Hace un año un amigo mío estuvo destinado en Afganistán. Para más señas: zamorano y colega desde la infancia, desde los primeros cursos del colegio. La gente se sorprende cuando comprueba que seguimos saliendo juntos tantos amigos, en panda, desde que nos conocimos en la escuela. Unos meses después de regresar él, por fin, a España, enviaron a Afganistán a otro amigo soldado. A éste lo conocí en Madrid, y en dicha ciudad tiene su casa. Cuando el otro día me conecté a internet y vi en las noticias que habían muerto dos soldados españoles en un ataque suicida, me dio un vuelco el corazón. Pero no era él. Ni estaba entre los heridos. Fue un alivio, pero también lo sentí mucho por los españoles asesinados. Van allí a jugarse el cuello y nunca se les agradece lo suficiente. Regresan golpeados por la visión de la muerte, del hambre y la miseria y luego comprueban que en nuestro país a la gente le da igual. No es muy diferente a lo que ocurrió con la guerra de Vietnam y que hemos visto en numerosas películas del género: el tío que regresa con el pelo largo y al que ni siquiera reconocen su condición de héroe, como le sucedía a John Rambo en “Acorralado”. Y lo digo totalmente en serio. De vuelta, además, les da el bajón.
Mi colega llegará este viernes a España, tras su estancia de varios meses en aquella tierra, al norte del país. Antes de su partida coincidí con él y su pareja en una boda. Los dos sabíamos que en Afganistán hay más tomate del que nos cuentan. Ocurren unas cuantas historias que nadie nos revela. Que se silencian. Resumiendo: en aquel país los soldados españoles tienen que tirar de gatillo más de lo que les gustaría. La mitad del tiempo, se aburren. La otra mitad se les hace un nudo en la garganta cuando deben explorar pueblos apartados y tierras silenciosas y caminos áridos en los que el enemigo puede estar al acecho. Recuerdo el día aquel de la boda. Es justo decir que él y yo y un par de personas más no entramos a la iglesia, sino que nos fuimos a tomar una caña al bar de la esquina. Tras la ceremonia y mientras la pareja se hacía fotos con la familia, entramos en una cafetería para hacer tiempo hasta la cena. Hablábamos de Afganistán. De su viaje. En breve le tocaba hacer el petate e ir allí a jugarse la piel. A unos metros de la cafetería estaba El Corte Inglés. Sección librería.

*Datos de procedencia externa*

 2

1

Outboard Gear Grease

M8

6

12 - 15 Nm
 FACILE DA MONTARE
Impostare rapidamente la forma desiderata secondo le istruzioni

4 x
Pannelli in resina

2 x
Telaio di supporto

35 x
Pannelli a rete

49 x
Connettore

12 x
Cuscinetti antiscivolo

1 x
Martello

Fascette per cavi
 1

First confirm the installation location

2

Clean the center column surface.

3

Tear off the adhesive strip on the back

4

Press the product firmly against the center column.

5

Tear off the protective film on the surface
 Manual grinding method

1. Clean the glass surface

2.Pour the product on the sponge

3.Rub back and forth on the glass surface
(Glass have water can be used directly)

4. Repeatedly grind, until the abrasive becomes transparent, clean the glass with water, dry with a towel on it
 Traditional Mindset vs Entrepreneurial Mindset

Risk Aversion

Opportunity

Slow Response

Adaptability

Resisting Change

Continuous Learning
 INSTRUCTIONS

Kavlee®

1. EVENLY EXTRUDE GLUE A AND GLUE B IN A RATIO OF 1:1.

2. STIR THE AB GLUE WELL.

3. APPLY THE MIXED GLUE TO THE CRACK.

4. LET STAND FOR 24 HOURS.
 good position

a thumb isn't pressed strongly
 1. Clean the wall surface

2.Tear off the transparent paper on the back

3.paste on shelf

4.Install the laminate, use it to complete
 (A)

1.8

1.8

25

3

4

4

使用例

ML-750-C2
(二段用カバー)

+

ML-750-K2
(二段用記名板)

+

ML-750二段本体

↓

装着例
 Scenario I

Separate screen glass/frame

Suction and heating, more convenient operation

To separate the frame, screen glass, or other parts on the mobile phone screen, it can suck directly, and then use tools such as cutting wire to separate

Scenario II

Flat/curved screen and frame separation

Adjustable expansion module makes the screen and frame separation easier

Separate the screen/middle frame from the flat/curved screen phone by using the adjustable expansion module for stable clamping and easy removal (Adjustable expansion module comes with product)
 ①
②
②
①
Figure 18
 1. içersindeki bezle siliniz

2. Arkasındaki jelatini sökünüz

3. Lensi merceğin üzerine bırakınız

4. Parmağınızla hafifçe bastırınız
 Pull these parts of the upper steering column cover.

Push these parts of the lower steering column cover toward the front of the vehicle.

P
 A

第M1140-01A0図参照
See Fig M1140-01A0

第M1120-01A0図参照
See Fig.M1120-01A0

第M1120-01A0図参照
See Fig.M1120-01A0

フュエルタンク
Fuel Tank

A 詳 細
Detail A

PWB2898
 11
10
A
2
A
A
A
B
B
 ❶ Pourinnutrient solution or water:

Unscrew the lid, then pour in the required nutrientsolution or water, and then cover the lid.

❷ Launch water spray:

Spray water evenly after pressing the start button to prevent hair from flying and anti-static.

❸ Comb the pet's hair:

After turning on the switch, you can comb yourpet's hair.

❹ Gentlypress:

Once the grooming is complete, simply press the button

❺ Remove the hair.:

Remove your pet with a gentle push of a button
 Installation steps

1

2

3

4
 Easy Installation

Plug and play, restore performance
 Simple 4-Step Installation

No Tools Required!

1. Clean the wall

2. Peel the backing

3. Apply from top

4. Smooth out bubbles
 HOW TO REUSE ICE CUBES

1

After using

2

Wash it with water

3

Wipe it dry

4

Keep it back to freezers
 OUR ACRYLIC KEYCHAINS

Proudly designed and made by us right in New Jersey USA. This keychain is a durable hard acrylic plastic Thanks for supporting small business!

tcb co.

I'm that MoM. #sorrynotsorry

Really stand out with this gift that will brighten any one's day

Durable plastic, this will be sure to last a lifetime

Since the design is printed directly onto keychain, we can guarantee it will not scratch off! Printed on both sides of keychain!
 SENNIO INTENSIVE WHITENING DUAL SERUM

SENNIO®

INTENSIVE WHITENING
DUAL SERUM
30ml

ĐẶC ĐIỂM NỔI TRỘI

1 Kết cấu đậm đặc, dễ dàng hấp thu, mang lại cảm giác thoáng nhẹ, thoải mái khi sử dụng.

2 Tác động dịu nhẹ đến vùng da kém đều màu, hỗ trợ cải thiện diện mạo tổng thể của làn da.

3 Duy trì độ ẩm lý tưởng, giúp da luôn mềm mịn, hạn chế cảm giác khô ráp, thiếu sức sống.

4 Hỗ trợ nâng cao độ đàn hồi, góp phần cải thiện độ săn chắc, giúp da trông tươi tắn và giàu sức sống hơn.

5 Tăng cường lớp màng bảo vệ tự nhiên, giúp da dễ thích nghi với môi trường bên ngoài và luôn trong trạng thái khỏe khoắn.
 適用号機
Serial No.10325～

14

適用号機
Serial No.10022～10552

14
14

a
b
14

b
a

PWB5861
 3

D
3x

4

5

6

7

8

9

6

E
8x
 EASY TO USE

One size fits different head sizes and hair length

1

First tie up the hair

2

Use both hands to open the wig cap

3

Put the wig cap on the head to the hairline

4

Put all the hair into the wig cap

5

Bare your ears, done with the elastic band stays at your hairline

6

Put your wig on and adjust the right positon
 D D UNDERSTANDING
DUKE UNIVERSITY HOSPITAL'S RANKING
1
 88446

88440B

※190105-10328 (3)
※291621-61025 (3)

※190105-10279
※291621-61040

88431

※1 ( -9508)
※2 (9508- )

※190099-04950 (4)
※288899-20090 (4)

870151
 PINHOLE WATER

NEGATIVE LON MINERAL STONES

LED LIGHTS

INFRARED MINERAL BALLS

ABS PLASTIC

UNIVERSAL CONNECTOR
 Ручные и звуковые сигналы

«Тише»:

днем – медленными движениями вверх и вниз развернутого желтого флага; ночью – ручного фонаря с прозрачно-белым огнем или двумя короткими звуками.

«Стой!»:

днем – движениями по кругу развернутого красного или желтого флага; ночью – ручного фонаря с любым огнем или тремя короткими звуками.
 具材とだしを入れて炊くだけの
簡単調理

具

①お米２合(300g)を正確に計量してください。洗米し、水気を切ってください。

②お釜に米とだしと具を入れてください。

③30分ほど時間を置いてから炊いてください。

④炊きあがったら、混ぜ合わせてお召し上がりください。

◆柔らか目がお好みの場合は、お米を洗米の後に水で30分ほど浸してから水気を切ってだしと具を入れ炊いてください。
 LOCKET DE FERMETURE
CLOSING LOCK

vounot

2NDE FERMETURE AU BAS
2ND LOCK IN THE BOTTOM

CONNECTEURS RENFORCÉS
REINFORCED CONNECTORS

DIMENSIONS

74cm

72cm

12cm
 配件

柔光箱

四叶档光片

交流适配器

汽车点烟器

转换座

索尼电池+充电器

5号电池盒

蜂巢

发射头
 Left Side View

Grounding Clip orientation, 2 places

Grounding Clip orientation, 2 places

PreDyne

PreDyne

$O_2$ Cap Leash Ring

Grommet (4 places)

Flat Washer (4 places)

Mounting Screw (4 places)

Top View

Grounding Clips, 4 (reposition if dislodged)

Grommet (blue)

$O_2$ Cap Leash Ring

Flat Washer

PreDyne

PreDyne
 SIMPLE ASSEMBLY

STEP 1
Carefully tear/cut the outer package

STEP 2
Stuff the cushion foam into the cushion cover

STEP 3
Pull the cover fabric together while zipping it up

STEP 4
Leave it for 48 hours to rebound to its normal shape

Dije: “Ahora vuelvo”. Entré en la tienda y busqué un libro que había leído unas semanas atrás. “Una oración por la lluvia. Historias de Afganistán”, del reportero Wojciech Jagielski. Un documento impresionante sobre ese territorio. Las crónicas de este periodista tras viajar al país durante casi diez años. Para mí es una guía útil de lo que significa aquello: los talibanes, los muyahidines, las guerras continuas, el sistema de castas. Compré un ejemplar, le pedí a la dependienta que me lo envolviera para regalo, volví a la cafetería y se lo entregué a aquel amigo. Le dije que le serviría para conocer lo que allí se cuece de verdad. Para conocer el presente, pero sobre todo el pasado. El por qué de la situación actual. Creo que le sorprendió mi gesto, por inesperado, pero le gustó. Espero que lo haya leído. Que le acompañara en los ratos de soledad o en las noches con insomnio, si las ha padecido. No tardaré en saberlo.
Estos días regresan a España los contingentes de soldados que se marcharon hace unos meses. También deberían recibir homenajes cuando regresan enteros. Son quienes están dando la cara. Quienes se la juegan. En nuestro país da la sensación de que a nadie le importa. Es una sensación, ya digo. Pero no se aleja mucho de la verdad. Lean el libro de Jagielski si quieren conocer la vida en Afganistán.